И она с полицейскими наконец-то сошла с крыльца.
— Господи… — пробормотала Лиза, закрывая глаза руками. — Нескончаемый кошмар какой-то. Как же я перепугалась! До чего же вы оба вовремя появились.
— Да уж, — хмыкнул Петрусь, закрывая окно. — Очень удачно вышло, что меня сегодня на побывку отпустили. Сегодня же пятнадцатое. Как по заказу! Я сразу в ломбард, к отцу Игнатию, думаю: мало ли что, а вдруг… Ведь пятнадцатое! Смотрю — и в самом деле… Мы втроем и пришли.
— Втроем? — удивилась Лиза. — А где третий? И при чем тут пятнадцатое число?
— Сейчас все тебе объясним, — подал голос отец Игнатий. — Именно на пятнадцатое число каждого месяца назначена встреча со связным из отряда. Если Лизочка вовремя не давала условного знака, в ломбард должен заглянуть человек, узнать, как и что. Два месяца никого не было, мы уже и ждать перестали, а сегодня… Заходите, товарищ Ивлев!

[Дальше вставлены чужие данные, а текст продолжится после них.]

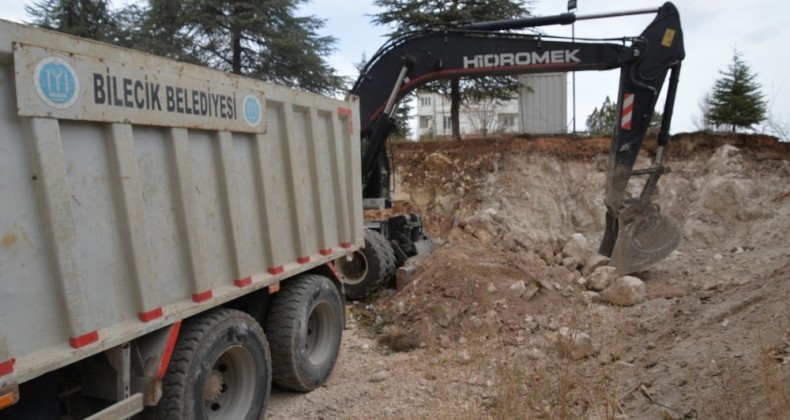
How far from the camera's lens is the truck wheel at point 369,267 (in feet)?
25.5

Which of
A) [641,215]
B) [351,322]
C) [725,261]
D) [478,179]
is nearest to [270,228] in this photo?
[351,322]

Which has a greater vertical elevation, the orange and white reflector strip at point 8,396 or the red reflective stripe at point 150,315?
the red reflective stripe at point 150,315

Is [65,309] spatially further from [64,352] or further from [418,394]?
[418,394]

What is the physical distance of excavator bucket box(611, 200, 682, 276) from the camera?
826 cm

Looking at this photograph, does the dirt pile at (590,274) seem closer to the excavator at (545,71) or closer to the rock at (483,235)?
the rock at (483,235)

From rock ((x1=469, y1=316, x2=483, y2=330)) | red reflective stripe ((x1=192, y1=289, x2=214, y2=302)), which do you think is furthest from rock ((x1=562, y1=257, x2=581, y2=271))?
red reflective stripe ((x1=192, y1=289, x2=214, y2=302))

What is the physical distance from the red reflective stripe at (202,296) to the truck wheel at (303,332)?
1.06 metres

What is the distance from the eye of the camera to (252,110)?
4.03 m

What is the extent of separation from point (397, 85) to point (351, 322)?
3399mm

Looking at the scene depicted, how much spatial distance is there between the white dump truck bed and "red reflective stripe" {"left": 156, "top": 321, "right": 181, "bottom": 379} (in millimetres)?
79

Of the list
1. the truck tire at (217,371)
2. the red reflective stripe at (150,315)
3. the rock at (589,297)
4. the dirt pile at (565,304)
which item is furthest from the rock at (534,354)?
the red reflective stripe at (150,315)

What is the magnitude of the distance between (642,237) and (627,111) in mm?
1844

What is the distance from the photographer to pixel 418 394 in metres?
4.82

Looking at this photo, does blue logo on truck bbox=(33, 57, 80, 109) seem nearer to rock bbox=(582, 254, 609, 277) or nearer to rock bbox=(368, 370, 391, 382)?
rock bbox=(368, 370, 391, 382)
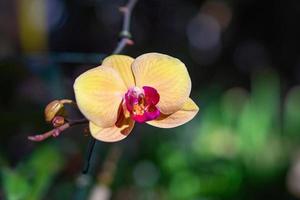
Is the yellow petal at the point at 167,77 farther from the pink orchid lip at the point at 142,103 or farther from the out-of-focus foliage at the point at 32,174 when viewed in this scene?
the out-of-focus foliage at the point at 32,174

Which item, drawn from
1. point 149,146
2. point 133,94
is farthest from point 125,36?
point 149,146

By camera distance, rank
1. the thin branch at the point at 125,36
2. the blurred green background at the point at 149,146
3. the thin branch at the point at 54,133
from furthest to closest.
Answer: the blurred green background at the point at 149,146
the thin branch at the point at 125,36
the thin branch at the point at 54,133

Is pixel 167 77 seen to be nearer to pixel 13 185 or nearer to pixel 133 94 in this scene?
pixel 133 94

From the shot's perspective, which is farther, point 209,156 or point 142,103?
point 209,156

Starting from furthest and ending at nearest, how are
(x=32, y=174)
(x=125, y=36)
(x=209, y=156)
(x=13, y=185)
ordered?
(x=209, y=156) → (x=32, y=174) → (x=13, y=185) → (x=125, y=36)

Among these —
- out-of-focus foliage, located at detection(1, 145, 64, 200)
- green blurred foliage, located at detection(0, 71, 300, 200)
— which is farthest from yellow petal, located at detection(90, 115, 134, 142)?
green blurred foliage, located at detection(0, 71, 300, 200)

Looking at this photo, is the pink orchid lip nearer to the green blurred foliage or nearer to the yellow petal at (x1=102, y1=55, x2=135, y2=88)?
the yellow petal at (x1=102, y1=55, x2=135, y2=88)

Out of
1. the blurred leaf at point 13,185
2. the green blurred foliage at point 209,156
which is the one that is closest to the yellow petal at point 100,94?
the blurred leaf at point 13,185
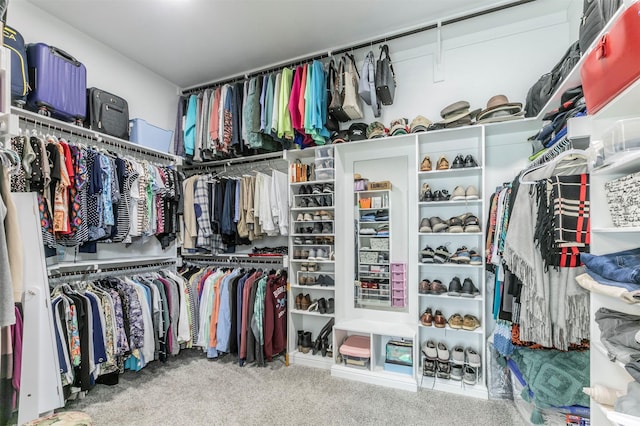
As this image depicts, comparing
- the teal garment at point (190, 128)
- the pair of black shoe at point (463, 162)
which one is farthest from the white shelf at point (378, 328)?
the teal garment at point (190, 128)

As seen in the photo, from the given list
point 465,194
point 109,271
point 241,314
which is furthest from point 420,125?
point 109,271

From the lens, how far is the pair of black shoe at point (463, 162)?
2504 millimetres

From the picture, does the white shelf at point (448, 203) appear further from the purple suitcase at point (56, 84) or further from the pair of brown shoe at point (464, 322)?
the purple suitcase at point (56, 84)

В сенях послышались шаги, и в комнату вошел человек в черном потертом и помятом костюме. Лиза подумала, что он, наверное, до сих пор прятался за лестницей, чтобы не попасться на глаза хозяйке и полицейским. На их месте она непременно спросила бы у него документы — вид у него уж очень подозрительный…
Она посмотрела на «товарища Ивлева» с отвращением, а тот уставился изумленно:
— Ты? Глазам своим не верю! Лиза?!
— Здравствуйте, товарищ Баскаков, — угрюмо проговорила она, отворачиваясь.
Все. Кончено.
Вот теперь она точно пропала.
И никто не спасет.
Алёна так и ахнула. Вот тебе и образ беспристрастного иностранца! Треснул образ по всем швам! А еще Алекс, помнится, упоминал, что всю жизнь работал в разведке. Ничего себе… Да с таким напарником подстрелят, едва выберешься из окопа.
Столетов отпрянул, забормотал растерянно:
— Какие у вас основания… у нас проверенная экспозиция… у нас… Что вы несете?! И почему вы говорите по-русски? Вы что, не интурист?
— Успокойтесь, я в самом деле прибыл из Дрездена, — махнул на него рукой Алекс. — Но летом сорок второго года я некоторое время служил в Мезенске в составе интендантской службы. И был близко знаком с девушкой, носившей фамилию Петропавловская. Потому со знанием дела заявляю: вот это не она. — Вернер показал на нежное треугольное личико с большими беззащитными глазами.
— Как не она?! — возопил Столетов. — Да вы только поглядите, вот же ее детские фотографии! Там же сказано… Как не Петропавловская?!
— Очень может быть, что эта девушка и в самом деле была в Мезенске и даже, — Алекс Вернер недоверчиво хмыкнул, — имела отношение к священнику Игнатию Петропавловскому, однако я не раз видел совсем другую рядом с ним и с этим молодым человеком, — немец ткнул пальцем в лицо Петра Мазуренко, и Алёна вдруг поняла, что Алекс когда-то ревновал ту, другую Лизу к парню. — Она называлась фамилией Петропавловская, у нее был аусвайс, в котором так и было записано, я сам помогал ей получить его. Но это была совершенно другая женщина. Вот она. — Он вынул из внутреннего кармана плотный конверт и достал оттуда снимок. — И именно она взорвала мезенский мост, погибла там вместе со священником и с Петром. Нет, сколько помню, его называли не Петр, а Петрусь. Да, вот именно, Петрусь. — В голосе Алекса Вернера снова зазвучали нотки ревности, не расслышать которые мог только глухой, а потому и Алёна, и Столетов сначала посмотрели на немца и лишь потом на фотографию, которую он держал в руках.